This I Believe. Joseph Szigetti is one of the world's finest violinists. He was born in Hungary and was first taught by his father. When he was twelve, he played for Joachim, the celebrated violinist of the nineteenth century, who predicted a great future for him. This prediction has been amply fulfilled by a career which has taken him around the world several times. Now, Joseph Szigetti puts down his violin to tell what he believes.
I would not like to give the impression that my career and character, such as they are, have been built consciously upon a
closely defined philosophy or set of maxims. Alas, this is not so. But when I was still a boy, I was much impressed by the exclamation of the Danish sculptor Thorvaldsen: "I'm slipping, I'm beginning to find my stuff almost good." I think that this warning signal has been operative in me ever since. It has, perhaps, prompted me to set myself ever more difficult assignments. It may have curbed me whenever I felt an undo urge to celebrate--that is, to pat myself on the back.
I must have realized early in life that we are all, to a certain extent, prisoners of what is said and written about us,
particularly as it is this that results in our being typed and pigeonholed, in the Hollywood sense of the word. Naturally, we resent this. I felt that one way for an instrumentalist to avoid this menace of being typed and pigeonholed was to be aware of what one's composing contemporaries were doing, and to put one's shoulder, however feeble, to the wheel in the propagation of their works.

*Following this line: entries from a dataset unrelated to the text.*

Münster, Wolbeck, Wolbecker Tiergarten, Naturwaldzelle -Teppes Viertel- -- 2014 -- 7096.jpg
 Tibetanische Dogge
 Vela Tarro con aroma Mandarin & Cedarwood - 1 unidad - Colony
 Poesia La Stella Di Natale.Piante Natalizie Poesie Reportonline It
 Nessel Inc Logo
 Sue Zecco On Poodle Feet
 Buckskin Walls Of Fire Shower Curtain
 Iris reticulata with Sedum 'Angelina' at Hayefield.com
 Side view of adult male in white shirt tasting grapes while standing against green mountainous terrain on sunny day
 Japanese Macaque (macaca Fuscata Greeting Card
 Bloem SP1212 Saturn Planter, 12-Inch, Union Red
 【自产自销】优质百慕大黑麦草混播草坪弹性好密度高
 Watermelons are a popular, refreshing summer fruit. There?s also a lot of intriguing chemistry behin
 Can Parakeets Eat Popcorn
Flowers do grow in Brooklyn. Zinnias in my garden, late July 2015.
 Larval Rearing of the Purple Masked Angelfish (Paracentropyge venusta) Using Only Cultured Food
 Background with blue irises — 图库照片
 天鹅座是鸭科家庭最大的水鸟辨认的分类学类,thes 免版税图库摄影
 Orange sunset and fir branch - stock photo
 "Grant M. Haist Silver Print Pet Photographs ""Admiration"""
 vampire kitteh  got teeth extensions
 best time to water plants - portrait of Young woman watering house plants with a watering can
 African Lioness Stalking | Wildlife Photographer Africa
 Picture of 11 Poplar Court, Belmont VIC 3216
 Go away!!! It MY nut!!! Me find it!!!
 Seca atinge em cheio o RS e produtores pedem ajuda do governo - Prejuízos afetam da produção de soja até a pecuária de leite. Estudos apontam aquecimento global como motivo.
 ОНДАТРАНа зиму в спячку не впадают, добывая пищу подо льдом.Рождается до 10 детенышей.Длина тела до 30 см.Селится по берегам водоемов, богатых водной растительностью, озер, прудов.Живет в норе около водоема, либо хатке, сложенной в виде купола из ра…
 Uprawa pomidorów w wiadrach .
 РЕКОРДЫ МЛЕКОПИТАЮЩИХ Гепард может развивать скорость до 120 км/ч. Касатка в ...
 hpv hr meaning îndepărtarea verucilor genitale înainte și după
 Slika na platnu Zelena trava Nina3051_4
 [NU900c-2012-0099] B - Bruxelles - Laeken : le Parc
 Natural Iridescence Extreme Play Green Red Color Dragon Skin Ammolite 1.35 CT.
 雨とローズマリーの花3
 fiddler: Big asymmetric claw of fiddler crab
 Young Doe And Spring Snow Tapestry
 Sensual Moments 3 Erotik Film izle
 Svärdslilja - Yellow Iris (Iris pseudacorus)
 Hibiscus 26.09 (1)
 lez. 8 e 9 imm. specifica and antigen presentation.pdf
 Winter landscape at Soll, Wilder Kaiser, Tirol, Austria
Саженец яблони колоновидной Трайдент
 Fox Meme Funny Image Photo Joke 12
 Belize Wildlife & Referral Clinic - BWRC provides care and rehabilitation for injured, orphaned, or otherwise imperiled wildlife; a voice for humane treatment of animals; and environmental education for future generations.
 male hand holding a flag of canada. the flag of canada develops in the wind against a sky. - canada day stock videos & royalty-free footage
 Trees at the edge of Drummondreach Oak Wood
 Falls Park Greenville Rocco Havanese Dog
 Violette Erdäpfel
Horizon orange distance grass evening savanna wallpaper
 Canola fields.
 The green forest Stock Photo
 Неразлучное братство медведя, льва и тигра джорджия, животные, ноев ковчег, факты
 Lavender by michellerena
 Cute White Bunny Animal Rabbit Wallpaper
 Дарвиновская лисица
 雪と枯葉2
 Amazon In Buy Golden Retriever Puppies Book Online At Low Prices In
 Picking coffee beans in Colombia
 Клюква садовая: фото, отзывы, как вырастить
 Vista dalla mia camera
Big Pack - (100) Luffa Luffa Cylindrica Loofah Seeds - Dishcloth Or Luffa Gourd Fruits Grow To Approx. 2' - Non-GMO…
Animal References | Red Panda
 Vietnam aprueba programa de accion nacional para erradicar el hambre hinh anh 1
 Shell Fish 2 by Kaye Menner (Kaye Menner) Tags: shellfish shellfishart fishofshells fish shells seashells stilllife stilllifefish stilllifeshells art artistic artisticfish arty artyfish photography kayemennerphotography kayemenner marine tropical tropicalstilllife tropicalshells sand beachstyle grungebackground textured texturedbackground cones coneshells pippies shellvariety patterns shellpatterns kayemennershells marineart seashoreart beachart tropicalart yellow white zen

There is another guiding principle that I now discern in myself. I have always believed in the concepts of cooperative action, concepts which the German language expresses in a group of
words beginning with a prefix, mit, meaning, "with;" mitfuhlen: to feel with someone; mitarbeiten: to collaborate; mitleiden: to sympathize in someone's plight or sorrow; and so on. To write a letter without imagining the recipient, to listen to someone talk without imagining the detours of his or her thoughts, or imagining his or her reticences, is to do all these things imperfectly. For this reason I often admonish myself to be intelligible, above all,
because I feel that to cultivate an accent or mannerism--whether in speech or music, an accent that is an obstacle to the listener--is like condoning in one's self a handwriting that is a hardship on the recipient of one's letter.
Perhaps it all amounts to this: that I believe in some self-imposed form of taxation to repay, in part, bounties received. This might take the form of the Biblical precept, whereby the reaper was enjoined to leave a tenth of
the harvest in the field for widows and orphans. Gifts of money are not the answer. Only gifts of oneself, of one's time, imagination, compassion, advice, will do. This tithe we, who have achieved something and have many things to be grateful for, we owe this tithe to our fellow humans, to those who constitute our sounding board.
There the creed of Joseph Szigetti, a great violinist and a warm, honest human being.